In this study, ITU (acceptability) was directly and positively, but weakly, associated with use. The weak association supports the acceptability-use gap reported in this study. A weak correlation between acceptability and use was also reported in another study that applied TAM [38]. This indicates the need to explore the barriers that hinder effective translation of use intention to actual use.

PEU showed a direct and positive effect on ITU. PEU also demonstrated a significant indirect effect on ITU through its direct and positive effect on PU. Both PEU and PU are reported to predict the acceptability of using new technology and have been used in various studies to assess technology acceptance. Similar effects were observed in various studies conducted in developing and developed countries that applied TAM to investigate technology acceptance and use [39,40,41,42,43,44,45]. These results may imply that, in healthcare settings, technologies that provide relevant benefits and are easy to use can be effortlessly adopted by health workers to improve their productivity. Thus, sustained effort in the development of more user-friendly eCHIS applications and hands-on training to enhance the adaptability and skills of users may lead to high acceptability and use of technology by health workers.

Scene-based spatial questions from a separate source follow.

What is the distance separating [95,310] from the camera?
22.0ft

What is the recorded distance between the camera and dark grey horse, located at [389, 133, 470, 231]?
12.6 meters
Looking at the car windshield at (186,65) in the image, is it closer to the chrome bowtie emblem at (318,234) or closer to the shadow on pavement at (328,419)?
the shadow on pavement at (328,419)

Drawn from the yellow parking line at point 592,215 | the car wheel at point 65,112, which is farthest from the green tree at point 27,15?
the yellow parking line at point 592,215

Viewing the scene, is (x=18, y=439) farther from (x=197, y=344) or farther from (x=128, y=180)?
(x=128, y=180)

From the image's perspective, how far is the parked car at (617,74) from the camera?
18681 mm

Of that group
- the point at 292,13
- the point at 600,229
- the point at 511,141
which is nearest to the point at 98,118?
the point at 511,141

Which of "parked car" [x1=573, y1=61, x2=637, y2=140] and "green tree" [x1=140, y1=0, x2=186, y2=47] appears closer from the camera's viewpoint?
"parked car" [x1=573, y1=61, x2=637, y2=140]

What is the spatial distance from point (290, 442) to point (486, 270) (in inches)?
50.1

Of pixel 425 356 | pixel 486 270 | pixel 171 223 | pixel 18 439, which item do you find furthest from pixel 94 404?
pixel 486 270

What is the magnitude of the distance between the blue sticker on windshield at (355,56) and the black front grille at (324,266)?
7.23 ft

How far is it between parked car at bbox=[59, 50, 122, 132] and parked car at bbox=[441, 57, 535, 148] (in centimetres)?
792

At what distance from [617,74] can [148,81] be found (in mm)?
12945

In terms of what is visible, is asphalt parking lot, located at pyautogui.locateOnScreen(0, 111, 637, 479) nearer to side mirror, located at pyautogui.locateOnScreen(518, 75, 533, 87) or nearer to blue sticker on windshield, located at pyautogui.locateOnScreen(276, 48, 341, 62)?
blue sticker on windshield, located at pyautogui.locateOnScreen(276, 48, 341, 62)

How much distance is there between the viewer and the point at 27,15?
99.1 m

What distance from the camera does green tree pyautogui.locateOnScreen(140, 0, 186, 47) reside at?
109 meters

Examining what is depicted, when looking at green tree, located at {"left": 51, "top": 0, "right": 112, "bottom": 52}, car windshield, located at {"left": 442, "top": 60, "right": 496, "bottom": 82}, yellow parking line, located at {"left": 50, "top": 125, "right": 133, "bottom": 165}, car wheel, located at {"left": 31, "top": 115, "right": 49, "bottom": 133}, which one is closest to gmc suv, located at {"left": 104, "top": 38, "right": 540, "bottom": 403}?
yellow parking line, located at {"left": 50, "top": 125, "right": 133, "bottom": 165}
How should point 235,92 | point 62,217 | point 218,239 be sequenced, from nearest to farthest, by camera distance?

In this study, the concept of TAM2 was applied by considering variables that include social influence processes and cognitive instrumental processes. Nevertheless, the application of TAM2 was not replicated by the sample data. The current non-mandatory use of eCHIS by HEWs in Ethiopia may explain the lack of influence of these variables on technology acceptance and use. Hence, the effects of these variables on healthcare workers’ acceptance of new technology cannot be ruled out at this stage of eCHIS implementation. Rather, further studies should be conducted in areas where technology use is mandatory.

Strengths and limitations

The study used a standard questionnaire to measure technology acceptability in varied contexts. In addition, data quality assurance techniques were used to generate quality data from the study. The use of advanced analysis techniques is another strength of the study. However, the study has some limitations too. This study employed a cross-sectional design. Therefore, causal links may not be established despite the use of SEM. Despite the limitations, the findings of this study advance the knowledge of eCHIS in settings where such digital technologies are used to improve the quality of service and patient outcomes.

Conclusion

Generally, the acceptability of eCHIS is very high. However, its use for routine service delivery is considerably low. Perceived usefulness had a direct and positive effect on acceptability, while perceived ease of use had both direct and indirect positive effects on eCHIS acceptability. Acceptability had a direct and positive effect on the use of eCHIS. The acceptance-use gap may be attributed to various bottlenecks at different levels in the healthcare system. Hence an integrated and coordinated approach is required to close the acceptance-use gap by investigating and addressing use barriers.